(Stored data)
= Beginning of Section =
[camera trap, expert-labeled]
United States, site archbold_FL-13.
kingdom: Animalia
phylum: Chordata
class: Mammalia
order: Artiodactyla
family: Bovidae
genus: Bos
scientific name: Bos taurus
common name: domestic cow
= End of Section =
What you have to do —
Every entry must be retyped in full, exactly as given.

Output below —
[camera trap, expert-labeled]
United States, site archbold_FL-13.
kingdom: Animalia
phylum: Chordata
class: Mammalia
order: Artiodactyla
family: Bovidae
genus: Bos
scientific name: Bos taurus
common name: domestic cow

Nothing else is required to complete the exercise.